United States’ decade-long homeless policy, a policy advocates continue to pursue at the peril of every American, is a colossal failure, according to a recently released white paper by the Texas Public Policy Foundation.
Human beings are perishing on our streets in skyrocketing numbers. Yet policymakers continue to squander those lives, and taxpayer funds, by doubling and even tripling down on this same failed policy while asking for ever greater sacrifices from our citizens.
The “experts” promised us in 2013 that that a “housing only” approach — Housing First — would eliminate homelessness within a decade. However, the data — both numeric and anecdotal — evidences its epic failure. We need a new approach, one that addresses the root causes of homelessness, which include trauma, untreated mental illness and substance abuse.
Some suggest the reason for the pre-COVID-19 homelessness surge is a lack of funding. However, the nation’s unsheltered homeless population rose by 20.5% under a 200% increase in federal homelessness assistance spending in the decade leading up to 2019, according to a report of the United States Interagency Council on Homelessness.
Others suggest the reason is a lack of affordable housing units. However, federal data indicates there was a 42.7% increase in the number of permanent housing units dedicated to the homeless during the 2014-2019 period.
In California, the only state to go all in on Housing First in 2016, unsheltered homelessness — largely those living on the street — grew by 47.1% despite a 33% increase in the number of housing units and a 101% increase in spending.
If housing alone were the solution to homelessness, the unsheltered homeless population would have declined in California and at the federal level.
The stunning rise in street homelessness is a crisis in and of itself. A new study of the U.S.’s 20 largest cities shows that “the number of deaths among people living without housing shot up by 77% in the five years ending in 2020,” and that’s before the pandemic took aim at the immunocompromised and those with many of the pre-existing conditions that tend to plague the homeless.
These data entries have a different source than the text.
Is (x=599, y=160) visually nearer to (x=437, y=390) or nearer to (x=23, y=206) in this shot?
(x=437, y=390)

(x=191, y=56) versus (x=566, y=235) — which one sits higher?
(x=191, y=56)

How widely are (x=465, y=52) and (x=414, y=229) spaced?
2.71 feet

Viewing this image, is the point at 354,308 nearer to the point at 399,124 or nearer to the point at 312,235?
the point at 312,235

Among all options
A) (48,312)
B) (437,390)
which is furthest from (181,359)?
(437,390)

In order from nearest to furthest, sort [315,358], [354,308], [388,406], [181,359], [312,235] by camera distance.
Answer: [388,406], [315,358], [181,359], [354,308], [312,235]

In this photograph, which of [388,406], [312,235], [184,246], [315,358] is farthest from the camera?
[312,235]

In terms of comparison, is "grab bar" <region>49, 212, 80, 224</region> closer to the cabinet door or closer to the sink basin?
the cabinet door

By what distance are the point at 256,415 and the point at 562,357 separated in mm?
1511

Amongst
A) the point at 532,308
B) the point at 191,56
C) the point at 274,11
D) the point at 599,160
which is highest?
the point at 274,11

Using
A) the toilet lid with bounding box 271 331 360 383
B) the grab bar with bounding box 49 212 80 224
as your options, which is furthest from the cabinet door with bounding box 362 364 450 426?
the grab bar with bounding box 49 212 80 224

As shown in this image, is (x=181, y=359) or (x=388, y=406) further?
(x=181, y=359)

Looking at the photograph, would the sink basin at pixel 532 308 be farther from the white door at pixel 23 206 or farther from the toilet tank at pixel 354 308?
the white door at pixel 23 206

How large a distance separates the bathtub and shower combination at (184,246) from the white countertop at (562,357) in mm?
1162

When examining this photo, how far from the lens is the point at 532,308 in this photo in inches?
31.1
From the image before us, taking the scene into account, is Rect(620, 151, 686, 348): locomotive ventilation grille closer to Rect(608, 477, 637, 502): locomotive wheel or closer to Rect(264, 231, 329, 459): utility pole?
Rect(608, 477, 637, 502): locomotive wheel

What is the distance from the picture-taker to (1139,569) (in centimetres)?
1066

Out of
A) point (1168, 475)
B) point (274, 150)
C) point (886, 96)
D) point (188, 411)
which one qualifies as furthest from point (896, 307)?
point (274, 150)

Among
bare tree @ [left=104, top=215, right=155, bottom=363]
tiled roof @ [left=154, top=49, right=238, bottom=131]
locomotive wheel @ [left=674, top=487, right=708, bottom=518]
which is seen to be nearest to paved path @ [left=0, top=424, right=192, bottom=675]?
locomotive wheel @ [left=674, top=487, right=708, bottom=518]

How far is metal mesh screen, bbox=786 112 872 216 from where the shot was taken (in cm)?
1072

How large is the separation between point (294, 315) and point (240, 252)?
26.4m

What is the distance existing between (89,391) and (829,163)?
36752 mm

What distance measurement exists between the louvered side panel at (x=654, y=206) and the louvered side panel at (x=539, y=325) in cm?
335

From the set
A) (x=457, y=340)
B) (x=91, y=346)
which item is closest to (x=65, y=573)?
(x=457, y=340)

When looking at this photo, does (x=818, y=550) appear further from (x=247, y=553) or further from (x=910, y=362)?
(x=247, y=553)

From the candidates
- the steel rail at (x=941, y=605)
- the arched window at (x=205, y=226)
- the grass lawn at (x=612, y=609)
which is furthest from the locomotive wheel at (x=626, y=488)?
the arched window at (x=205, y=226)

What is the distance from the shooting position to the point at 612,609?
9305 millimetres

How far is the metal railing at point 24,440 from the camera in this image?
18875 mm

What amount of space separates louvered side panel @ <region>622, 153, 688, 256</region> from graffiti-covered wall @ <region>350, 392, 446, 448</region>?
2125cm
The most common causes are death are either preventable or treatable, The Guardian reports: “drug overdoses, violence, traffic deaths and premature lethality of treatable conditions like heart disease.” Under the shift to Housing First, however, the services needed to address these issues are no longer funded.
San Francisco’s recently opened Tenderloin Linkage Center provides a glaring example of what happens when one of the greatest underlying factors of homelessness — addiction — is ignored. City officials announced the center as a place for those struggling with addiction and homelessness could get the services they need to escape. However, the center allows continued illegal drug use at the site, which has quickly become a cesspool of illegal activity including open-air drug use and sales.
Housing First was initially introduced by HUD in 2008 to address the chronically homeless — those struggling with severe mental illness and addiction and often the ones those on the streets—which represents 10-20% of homeless population. This approach offered them subsidized housing for life where treatment was no longer funded and in fact, was expressly prohibited as a condition of the housing.
Without evidence it would be an effective approach for the remaining 80-90% of the nation’s homeless population — 78% of whom struggle with milder forms of mental illness and 75% of whom struggle with milder forms of substance abuse disorder — HUD rolled out Housing First as a one-size-fits-all “solution.” This resulted in our providing life-long subsidized housing, without treatment services, to all struggling with homelessness.
Homelessness is now surging everywhere because this approach actively discourages behavior change and no longer funds the treatment they need. What’s more, it ensures that nearly everyone who enters the homelessness system will not exit, as they are offered subsidized housing for life, without any expectation of healing and work, ever. In turn, this has fueled the affordable housing backlog faced in many regions throughout the country.
Trauma-informed treatment for substance abuse and mental illness is the most compassionate of assistance for the homeless, and it is the most effective. Programs such as Saint John’s Program for Real Change in Sacramento and Haven for Hope in San Antonio have demonstrated that with the proper intervention and incentives, treatment coupled with accountability serves to emancipate the homeless and puts them on a path toward realizing their full potential.